The standard repo layout in svn is as follows.
/trunk
/branches
featureX
featureY
/tags
1.0
2.0
The repository I'm working with is a much flatter structure.
trunk
featureX
featureY
Essentially, trunk is at the same level as the other branches. I can't use the -s or -b option with git svn init
because of this.
How would I pull in trunk
as the git branch master
and pull in featureX
as a git branch of the same name? I don't care about any other branches or tags.
I've seen similar questions and people have suggested restructuring the svn repository. This is off the table as far as this question is concerned.
I've figured out a way to pull in multiple branches from an arbitrary svn repository structure.
The -b
option for git svn init
will only work if all branches are grouped together within a subdirectory in the repository, such as in the standard layout. If all branches, including the trunk, are side by side in the same folder, this won't really work. You can pull in selected branches from the svn repository by essentially creating multiple "trunks" int your git repository.
Assume the flat structure from the question with the three branches trunk, featureX, and featureY.
Instantiate your git repository.
mkdir myproject
cd myproject
git svn init url:to/svn/repo -T trunk
This will create a git repository with svn metadata in the .git/config
file.
Open the config file and examine the svn metadata
vim .git/config
Your config file will look something like this.
[core]
repositoryformatversion = 0
filemode = true
bare = false
logallrefupdates = true
autocrlf = false
[svn-remote "svn"]
url = url:to/svn/repo
fetch = trunk:refs/remotes/trunk
The svn-remote
header defines a reference called "svn" pointing to your svn repository. The fetch
parameter tells git-svn where to pull new revisions from within the svn repository. Now we need to tell git-svn about the other branch we're interested in.
Duplicate the svn-remote
section
Copy the entire svn-remote
section of the config file and paste it below the existing config text.
[core]
repositoryformatversion = 0
filemode = true
bare = false
logallrefupdates = true
autocrlf = false
[svn-remote "svn"]
url = url:to/svn/repo
fetch = trunk:refs/remotes/trunk
[svn-remote "svn"]
url = url:to/svn/repo
fetch = trunk:refs/remotes/trunk
Modify the new svn-remote
section
Change the name of the svn-remote
section header and the name of the branch that it points to.
[core]
repositoryformatversion = 0
filemode = true
bare = false
logallrefupdates = true
autocrlf = false
[svn-remote "svn"]
url = url:to/svn/repo
fetch = trunk:refs/remotes/trunk
[svn-remote "svn-featureX"]
url = url:to/svn/repo
fetch = featureX:refs/remotes/featureX
Now git-svn will track both svn branches. You can use the names "svn" and "svn-featureX" with any git-svn command that takes an [svn-remote]
parameter. You can use the names "trunk" and "featureX" with any git command that takes a remote branch name as a parameter.

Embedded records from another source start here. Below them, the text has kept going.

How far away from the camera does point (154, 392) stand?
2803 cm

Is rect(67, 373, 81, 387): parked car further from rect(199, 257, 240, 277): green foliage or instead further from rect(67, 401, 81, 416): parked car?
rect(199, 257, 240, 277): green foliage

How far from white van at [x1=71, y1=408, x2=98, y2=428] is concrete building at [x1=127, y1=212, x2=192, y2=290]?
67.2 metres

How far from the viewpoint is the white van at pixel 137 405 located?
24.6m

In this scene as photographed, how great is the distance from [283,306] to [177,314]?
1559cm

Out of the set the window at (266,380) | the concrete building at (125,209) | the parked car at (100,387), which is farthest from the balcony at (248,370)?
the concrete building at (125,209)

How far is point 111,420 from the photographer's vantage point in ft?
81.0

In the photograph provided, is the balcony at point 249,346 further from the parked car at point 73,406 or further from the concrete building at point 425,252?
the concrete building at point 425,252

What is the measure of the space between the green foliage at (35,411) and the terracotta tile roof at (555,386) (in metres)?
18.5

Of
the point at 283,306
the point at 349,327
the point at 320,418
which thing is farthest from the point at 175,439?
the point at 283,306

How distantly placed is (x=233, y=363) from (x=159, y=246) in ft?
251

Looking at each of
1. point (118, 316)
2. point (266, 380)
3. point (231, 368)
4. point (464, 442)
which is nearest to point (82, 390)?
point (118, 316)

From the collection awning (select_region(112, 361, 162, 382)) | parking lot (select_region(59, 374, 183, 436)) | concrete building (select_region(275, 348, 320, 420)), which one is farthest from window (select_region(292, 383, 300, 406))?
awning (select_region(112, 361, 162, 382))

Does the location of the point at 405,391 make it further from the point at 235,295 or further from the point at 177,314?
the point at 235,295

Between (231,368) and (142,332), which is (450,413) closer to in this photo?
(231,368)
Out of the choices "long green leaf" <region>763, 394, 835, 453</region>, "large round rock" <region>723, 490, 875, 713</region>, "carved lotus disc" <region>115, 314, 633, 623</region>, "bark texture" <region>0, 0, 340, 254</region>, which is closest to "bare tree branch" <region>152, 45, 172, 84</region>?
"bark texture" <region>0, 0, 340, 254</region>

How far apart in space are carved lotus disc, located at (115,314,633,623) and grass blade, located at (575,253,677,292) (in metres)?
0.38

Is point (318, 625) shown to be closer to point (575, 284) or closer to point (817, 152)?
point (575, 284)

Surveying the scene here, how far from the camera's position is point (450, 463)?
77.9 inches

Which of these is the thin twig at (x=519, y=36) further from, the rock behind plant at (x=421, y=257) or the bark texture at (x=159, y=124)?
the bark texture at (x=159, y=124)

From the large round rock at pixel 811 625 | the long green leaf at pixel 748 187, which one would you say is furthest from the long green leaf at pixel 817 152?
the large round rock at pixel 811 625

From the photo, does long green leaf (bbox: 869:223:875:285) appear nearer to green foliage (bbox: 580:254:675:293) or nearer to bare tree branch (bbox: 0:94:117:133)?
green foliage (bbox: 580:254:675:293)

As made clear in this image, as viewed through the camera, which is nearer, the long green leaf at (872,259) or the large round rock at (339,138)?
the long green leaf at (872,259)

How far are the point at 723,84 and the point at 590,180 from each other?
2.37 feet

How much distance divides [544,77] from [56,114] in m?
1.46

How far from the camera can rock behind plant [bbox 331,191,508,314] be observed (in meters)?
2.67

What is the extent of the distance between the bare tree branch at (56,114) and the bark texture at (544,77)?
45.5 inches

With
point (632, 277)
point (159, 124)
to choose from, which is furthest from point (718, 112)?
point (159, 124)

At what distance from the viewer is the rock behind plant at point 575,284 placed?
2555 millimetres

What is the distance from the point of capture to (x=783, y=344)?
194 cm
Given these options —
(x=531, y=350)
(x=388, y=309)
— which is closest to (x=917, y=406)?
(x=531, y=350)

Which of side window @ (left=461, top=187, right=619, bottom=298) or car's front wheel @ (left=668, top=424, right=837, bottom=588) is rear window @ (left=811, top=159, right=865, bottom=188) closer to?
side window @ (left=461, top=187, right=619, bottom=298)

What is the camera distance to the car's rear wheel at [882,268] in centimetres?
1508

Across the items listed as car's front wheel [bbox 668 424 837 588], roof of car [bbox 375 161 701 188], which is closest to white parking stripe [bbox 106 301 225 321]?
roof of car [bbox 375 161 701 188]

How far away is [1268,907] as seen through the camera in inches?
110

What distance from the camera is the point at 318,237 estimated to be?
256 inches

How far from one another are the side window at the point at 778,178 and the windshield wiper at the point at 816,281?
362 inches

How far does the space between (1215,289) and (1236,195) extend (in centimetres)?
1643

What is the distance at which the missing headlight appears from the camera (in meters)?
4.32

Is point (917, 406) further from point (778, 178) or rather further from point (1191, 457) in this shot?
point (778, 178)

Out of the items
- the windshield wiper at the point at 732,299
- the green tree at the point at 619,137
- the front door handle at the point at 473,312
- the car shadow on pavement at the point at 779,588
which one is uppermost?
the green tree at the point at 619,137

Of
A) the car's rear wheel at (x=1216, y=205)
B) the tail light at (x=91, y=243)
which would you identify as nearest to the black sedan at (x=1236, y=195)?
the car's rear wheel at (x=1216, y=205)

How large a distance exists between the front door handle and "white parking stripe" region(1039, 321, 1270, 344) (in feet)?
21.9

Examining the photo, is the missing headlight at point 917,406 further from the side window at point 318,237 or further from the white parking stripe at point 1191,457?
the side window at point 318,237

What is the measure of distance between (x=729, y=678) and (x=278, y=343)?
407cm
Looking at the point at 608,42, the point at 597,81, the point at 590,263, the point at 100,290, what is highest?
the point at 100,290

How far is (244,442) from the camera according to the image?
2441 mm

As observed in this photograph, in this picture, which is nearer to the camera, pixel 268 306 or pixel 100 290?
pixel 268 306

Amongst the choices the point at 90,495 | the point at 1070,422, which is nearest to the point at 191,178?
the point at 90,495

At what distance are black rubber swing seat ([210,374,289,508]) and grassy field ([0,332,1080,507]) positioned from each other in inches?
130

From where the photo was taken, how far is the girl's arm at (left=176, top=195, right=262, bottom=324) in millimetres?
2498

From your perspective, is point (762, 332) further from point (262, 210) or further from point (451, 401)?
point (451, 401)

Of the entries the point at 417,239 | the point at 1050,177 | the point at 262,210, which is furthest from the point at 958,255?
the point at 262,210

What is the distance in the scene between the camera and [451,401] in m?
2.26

This solution won't scale well, and is a bit of a hack to work with a malformed svn repository. So long as you only need to track a handful of svn branches, this will work just fine. If the number of svn branches you need to work with becomes too large, take a serious look at restructuring your svn repository to the standard layout.
As this article illustrates, you can write rules for running an importer tool like svn2git
(you have less complete version of svn2git here)
See those examples for rules that you could rewrite in order to match those flat SVN directories/branches and declare them as Git branches.